====== SOURCE RECORDS
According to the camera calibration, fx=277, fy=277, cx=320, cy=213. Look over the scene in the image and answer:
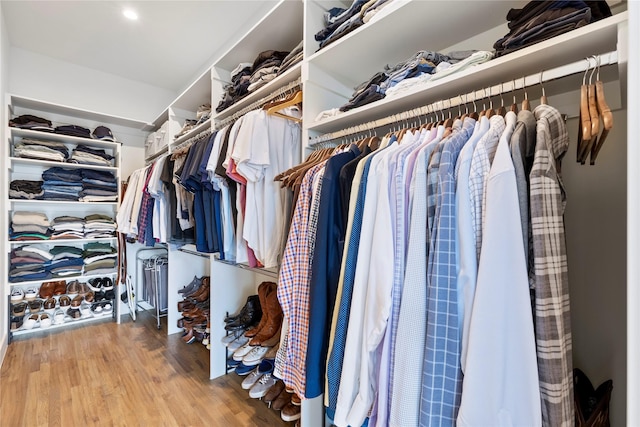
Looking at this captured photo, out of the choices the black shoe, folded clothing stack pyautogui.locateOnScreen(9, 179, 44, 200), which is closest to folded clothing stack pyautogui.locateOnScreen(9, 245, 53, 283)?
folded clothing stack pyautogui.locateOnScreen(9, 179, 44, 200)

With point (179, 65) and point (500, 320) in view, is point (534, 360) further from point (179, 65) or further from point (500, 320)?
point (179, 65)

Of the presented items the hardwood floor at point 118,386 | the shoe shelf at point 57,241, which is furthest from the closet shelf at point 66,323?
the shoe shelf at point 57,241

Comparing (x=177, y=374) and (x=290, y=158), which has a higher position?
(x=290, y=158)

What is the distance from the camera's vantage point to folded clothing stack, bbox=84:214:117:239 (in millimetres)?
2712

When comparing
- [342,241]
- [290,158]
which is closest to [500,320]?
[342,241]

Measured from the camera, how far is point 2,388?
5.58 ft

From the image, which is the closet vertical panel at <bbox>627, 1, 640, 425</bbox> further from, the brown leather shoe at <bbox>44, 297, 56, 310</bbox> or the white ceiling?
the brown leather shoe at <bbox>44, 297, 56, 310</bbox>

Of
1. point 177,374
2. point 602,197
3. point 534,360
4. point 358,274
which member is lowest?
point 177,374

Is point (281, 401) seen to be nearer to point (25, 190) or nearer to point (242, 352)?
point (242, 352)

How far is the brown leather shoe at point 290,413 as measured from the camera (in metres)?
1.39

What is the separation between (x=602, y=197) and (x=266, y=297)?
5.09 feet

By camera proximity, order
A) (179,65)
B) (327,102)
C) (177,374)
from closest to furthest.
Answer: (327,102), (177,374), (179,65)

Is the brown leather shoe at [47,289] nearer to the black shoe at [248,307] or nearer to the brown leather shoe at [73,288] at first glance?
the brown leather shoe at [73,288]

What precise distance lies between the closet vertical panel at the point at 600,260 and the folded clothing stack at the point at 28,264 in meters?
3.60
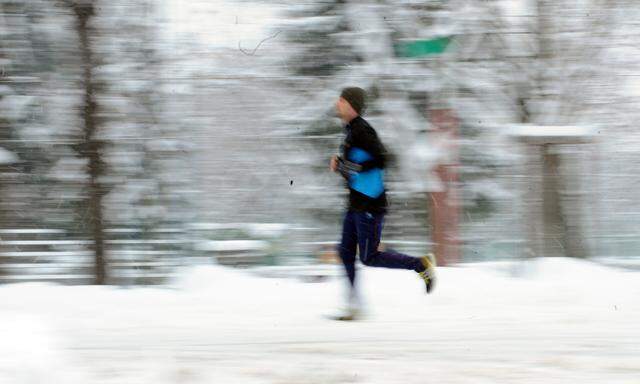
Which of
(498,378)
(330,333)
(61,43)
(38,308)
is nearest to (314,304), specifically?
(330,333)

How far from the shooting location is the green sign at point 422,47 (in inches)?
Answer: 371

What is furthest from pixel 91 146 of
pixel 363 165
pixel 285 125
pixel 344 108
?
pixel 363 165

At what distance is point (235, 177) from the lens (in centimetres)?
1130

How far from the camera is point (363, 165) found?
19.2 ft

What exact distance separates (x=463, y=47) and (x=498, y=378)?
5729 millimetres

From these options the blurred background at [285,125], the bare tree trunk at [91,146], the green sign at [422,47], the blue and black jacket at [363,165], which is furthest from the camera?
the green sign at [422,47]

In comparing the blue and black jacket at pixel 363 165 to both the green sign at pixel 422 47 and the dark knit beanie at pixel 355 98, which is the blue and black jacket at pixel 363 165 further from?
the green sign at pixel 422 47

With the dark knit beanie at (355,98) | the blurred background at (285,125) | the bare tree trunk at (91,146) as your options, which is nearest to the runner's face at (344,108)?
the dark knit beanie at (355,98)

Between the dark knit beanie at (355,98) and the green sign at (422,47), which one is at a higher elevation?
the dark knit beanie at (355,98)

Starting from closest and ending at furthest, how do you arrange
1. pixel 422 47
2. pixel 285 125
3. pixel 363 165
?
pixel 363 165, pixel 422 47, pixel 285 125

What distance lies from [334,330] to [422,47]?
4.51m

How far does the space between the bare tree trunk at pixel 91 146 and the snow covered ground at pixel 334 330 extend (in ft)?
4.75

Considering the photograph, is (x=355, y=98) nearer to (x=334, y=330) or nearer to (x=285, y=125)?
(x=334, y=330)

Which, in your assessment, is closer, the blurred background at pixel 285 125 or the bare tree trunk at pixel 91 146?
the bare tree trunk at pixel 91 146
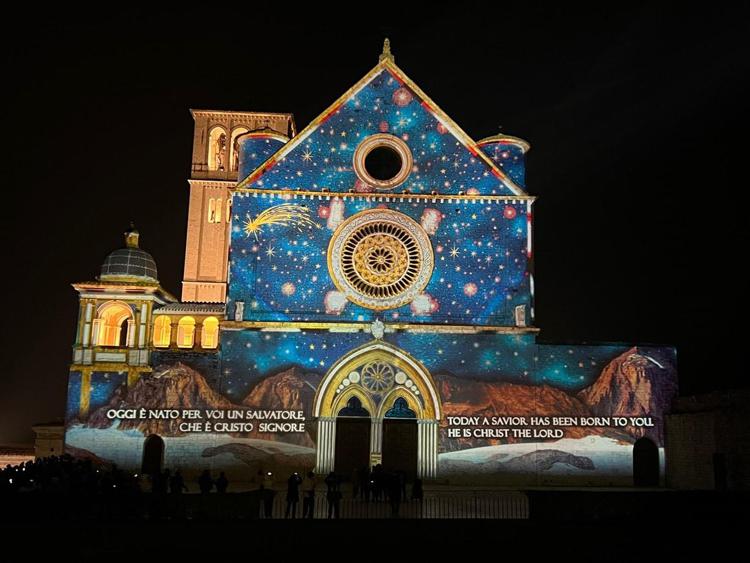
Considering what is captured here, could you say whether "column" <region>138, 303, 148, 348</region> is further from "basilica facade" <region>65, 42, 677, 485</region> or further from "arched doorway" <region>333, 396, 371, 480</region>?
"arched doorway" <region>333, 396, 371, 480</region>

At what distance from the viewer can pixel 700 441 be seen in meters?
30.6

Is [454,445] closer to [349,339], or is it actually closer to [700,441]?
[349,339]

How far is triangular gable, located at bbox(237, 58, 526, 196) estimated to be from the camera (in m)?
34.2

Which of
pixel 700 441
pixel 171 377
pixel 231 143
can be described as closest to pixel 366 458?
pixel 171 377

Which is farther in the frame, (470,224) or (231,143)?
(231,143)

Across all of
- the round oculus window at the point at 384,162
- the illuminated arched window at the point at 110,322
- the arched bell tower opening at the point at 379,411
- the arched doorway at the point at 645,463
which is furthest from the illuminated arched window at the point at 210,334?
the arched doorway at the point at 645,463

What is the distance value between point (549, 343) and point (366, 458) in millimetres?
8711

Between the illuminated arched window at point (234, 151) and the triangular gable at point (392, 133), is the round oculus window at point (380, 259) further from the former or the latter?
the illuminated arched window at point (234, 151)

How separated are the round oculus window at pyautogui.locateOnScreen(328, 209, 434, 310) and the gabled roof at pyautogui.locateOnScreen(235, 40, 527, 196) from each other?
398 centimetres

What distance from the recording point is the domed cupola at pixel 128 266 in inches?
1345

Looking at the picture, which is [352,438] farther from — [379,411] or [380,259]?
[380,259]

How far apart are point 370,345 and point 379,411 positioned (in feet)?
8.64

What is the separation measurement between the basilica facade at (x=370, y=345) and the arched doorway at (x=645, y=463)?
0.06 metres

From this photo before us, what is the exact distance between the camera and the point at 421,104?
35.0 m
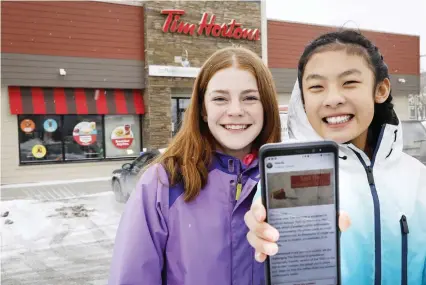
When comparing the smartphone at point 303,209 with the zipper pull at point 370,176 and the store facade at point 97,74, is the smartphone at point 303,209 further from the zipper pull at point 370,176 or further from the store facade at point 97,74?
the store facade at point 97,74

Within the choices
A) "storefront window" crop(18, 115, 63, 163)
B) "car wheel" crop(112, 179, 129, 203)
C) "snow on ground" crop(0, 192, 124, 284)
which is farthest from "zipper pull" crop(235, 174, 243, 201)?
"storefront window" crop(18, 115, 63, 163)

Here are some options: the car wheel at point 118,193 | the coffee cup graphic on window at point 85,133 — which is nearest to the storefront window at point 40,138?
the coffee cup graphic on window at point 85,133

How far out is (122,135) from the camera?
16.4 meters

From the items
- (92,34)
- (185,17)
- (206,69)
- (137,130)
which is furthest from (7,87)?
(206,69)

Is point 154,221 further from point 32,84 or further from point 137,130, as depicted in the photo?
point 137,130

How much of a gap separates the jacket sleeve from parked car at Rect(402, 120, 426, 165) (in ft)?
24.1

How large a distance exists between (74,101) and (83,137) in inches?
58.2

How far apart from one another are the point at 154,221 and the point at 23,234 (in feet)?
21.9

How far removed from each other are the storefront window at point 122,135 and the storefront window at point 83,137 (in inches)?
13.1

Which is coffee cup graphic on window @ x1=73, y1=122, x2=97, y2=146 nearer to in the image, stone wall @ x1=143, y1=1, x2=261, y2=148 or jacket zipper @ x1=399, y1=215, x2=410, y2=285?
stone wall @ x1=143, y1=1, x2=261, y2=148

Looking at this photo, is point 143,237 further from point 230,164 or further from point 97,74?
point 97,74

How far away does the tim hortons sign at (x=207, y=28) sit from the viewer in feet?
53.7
============
Each line above is to be copied verbatim. Drop any image from the copy.

According to the camera calibration, fx=277, fy=277, cx=320, cy=213. Look over the scene in the image and answer:
Looking at this captured photo, out of the choices the black shoe, folded clothing stack pyautogui.locateOnScreen(9, 179, 44, 200), which is closest to folded clothing stack pyautogui.locateOnScreen(9, 245, 53, 283)?
folded clothing stack pyautogui.locateOnScreen(9, 179, 44, 200)

With point (179, 65) and point (500, 320) in view, is point (534, 360) further from point (179, 65) or further from point (500, 320)?
point (179, 65)

Of the presented items the hardwood floor at point 118,386 | the shoe shelf at point 57,241, which is furthest from the closet shelf at point 66,323?
the shoe shelf at point 57,241

Comparing (x=177, y=374) and (x=290, y=158), which has a higher position?
(x=290, y=158)

What is the distance from the camera's vantage point to folded clothing stack, bbox=84:214:117:239 (in millimetres)?
2712

When comparing
- [342,241]
- [290,158]
which is closest to [500,320]?
[342,241]

Measured from the camera, how far is point 2,388?
5.58 ft

From the image, which is the closet vertical panel at <bbox>627, 1, 640, 425</bbox> further from, the brown leather shoe at <bbox>44, 297, 56, 310</bbox> or the white ceiling?
the brown leather shoe at <bbox>44, 297, 56, 310</bbox>

Of
1. point 177,374
2. point 602,197
3. point 534,360
4. point 358,274
which member is lowest?
point 177,374

Is point (281, 401) seen to be nearer to point (25, 190) or nearer to point (242, 352)?
point (242, 352)

How far is the brown leather shoe at point 290,413 as measured from the camera (in metres)?
1.39

What is the separation between (x=602, y=197) and (x=266, y=297)?
5.09 feet

By camera proximity, order
A) (179,65)
B) (327,102)
C) (177,374)
from closest to furthest.
Answer: (327,102), (177,374), (179,65)

Is the brown leather shoe at [47,289] nearer to the black shoe at [248,307] or nearer to the brown leather shoe at [73,288] at first glance?
the brown leather shoe at [73,288]

What precise distance lies between the closet vertical panel at the point at 600,260 and the folded clothing stack at the point at 28,264 in meters?
3.60
Which of
(498,378)
(330,333)
(61,43)
(38,308)
is nearest to (314,304), specifically?
(330,333)

How far from the shooting location is the green sign at point 422,47 (in inches)?
Answer: 371

What is furthest from pixel 91 146 of
pixel 363 165
pixel 285 125
pixel 344 108
?
pixel 363 165

At what distance is point (235, 177) from the lens (in centimetres)?
1130

How far from the camera is point (363, 165) found?
19.2 ft

What exact distance separates (x=463, y=47) and (x=498, y=378)?
5729 millimetres

From these options the blurred background at [285,125], the bare tree trunk at [91,146], the green sign at [422,47], the blue and black jacket at [363,165], which is furthest from the camera?
the green sign at [422,47]

In comparing the blue and black jacket at pixel 363 165 to both the green sign at pixel 422 47 and the dark knit beanie at pixel 355 98, which is the blue and black jacket at pixel 363 165 further from?
the green sign at pixel 422 47

With the dark knit beanie at (355,98) | the blurred background at (285,125) | the bare tree trunk at (91,146) as your options, which is nearest to the runner's face at (344,108)?
the dark knit beanie at (355,98)

Between the dark knit beanie at (355,98) and the green sign at (422,47), which one is at a higher elevation?
the dark knit beanie at (355,98)

Starting from closest and ending at furthest, how do you arrange
1. pixel 422 47
2. pixel 285 125
3. pixel 363 165
?
pixel 363 165, pixel 422 47, pixel 285 125

What distance lies from [334,330] to [422,47]?
4.51m

How far does the space between the bare tree trunk at pixel 91 146 and the snow covered ground at pixel 334 330 extend (in ft)?
4.75

Considering the photograph, is (x=355, y=98) nearer to (x=334, y=330) or nearer to (x=285, y=125)?
(x=334, y=330)

Which, in your assessment, is closer, the blurred background at pixel 285 125 or the bare tree trunk at pixel 91 146?
the bare tree trunk at pixel 91 146
Considering what is captured here, could you say whether "column" <region>138, 303, 148, 348</region> is further from "basilica facade" <region>65, 42, 677, 485</region> or further from "arched doorway" <region>333, 396, 371, 480</region>?
"arched doorway" <region>333, 396, 371, 480</region>

At what distance from the viewer can pixel 700 441 be seen in meters?
30.6

Is [454,445] closer to [349,339], or is it actually closer to [700,441]?
[349,339]

How far is triangular gable, located at bbox(237, 58, 526, 196) estimated to be from the camera (in m)?
34.2

Which of
pixel 700 441
pixel 171 377
pixel 231 143
can be described as closest to pixel 366 458?
pixel 171 377

Which is farther in the frame, (470,224) or (231,143)?
(231,143)

Across all of
- the round oculus window at the point at 384,162
- the illuminated arched window at the point at 110,322
- the arched bell tower opening at the point at 379,411
- the arched doorway at the point at 645,463
which is furthest from the illuminated arched window at the point at 210,334?
the arched doorway at the point at 645,463

What is the distance value between point (549, 343) and point (366, 458) in millimetres?
8711

Between the illuminated arched window at point (234, 151) and the triangular gable at point (392, 133), is the round oculus window at point (380, 259) further from the former or the latter?
the illuminated arched window at point (234, 151)

How separated are the round oculus window at pyautogui.locateOnScreen(328, 209, 434, 310) and the gabled roof at pyautogui.locateOnScreen(235, 40, 527, 196) from each other?
398 centimetres

What distance from the recording point is the domed cupola at pixel 128 266 in inches?
1345

Looking at the picture, which is [352,438] farther from — [379,411] or [380,259]?
[380,259]

How far apart are point 370,345 and point 379,411 positioned (in feet)?
8.64

What is the separation measurement between the basilica facade at (x=370, y=345) and the arched doorway at (x=645, y=463)?
0.06 metres

From this photo before us, what is the exact distance between the camera and the point at 421,104?
35.0 m
When comparing the smartphone at point 303,209 with the zipper pull at point 370,176 and the store facade at point 97,74, is the smartphone at point 303,209 further from the zipper pull at point 370,176 or further from the store facade at point 97,74?
the store facade at point 97,74

Within the choices
A) "storefront window" crop(18, 115, 63, 163)
B) "car wheel" crop(112, 179, 129, 203)
C) "snow on ground" crop(0, 192, 124, 284)
which is farthest from "zipper pull" crop(235, 174, 243, 201)?
"storefront window" crop(18, 115, 63, 163)

Here are some options: the car wheel at point 118,193 | the coffee cup graphic on window at point 85,133 — which is nearest to the storefront window at point 40,138?
the coffee cup graphic on window at point 85,133

How far out is (122,135) from the camera?
16.4 meters

From the items
- (92,34)
- (185,17)
- (206,69)
- (137,130)
which is furthest from (7,87)?
(206,69)

Is point 154,221 further from point 32,84 or further from point 137,130, as depicted in the photo?
point 137,130

How much of a gap separates the jacket sleeve from parked car at Rect(402, 120, 426, 165) (in ft)?
24.1

How large a distance exists between (74,101) and (83,137) in inches?
58.2

How far apart from one another are the point at 154,221 and the point at 23,234 (in feet)?
21.9

How far removed from each other are the storefront window at point 122,135 and the storefront window at point 83,137 (in inches)?
13.1

Which is coffee cup graphic on window @ x1=73, y1=122, x2=97, y2=146 nearer to in the image, stone wall @ x1=143, y1=1, x2=261, y2=148 or jacket zipper @ x1=399, y1=215, x2=410, y2=285?
stone wall @ x1=143, y1=1, x2=261, y2=148

Looking at this photo, is point 143,237 further from point 230,164 or further from point 97,74?
point 97,74

How far away does the tim hortons sign at (x=207, y=28) sit from the viewer in feet?
53.7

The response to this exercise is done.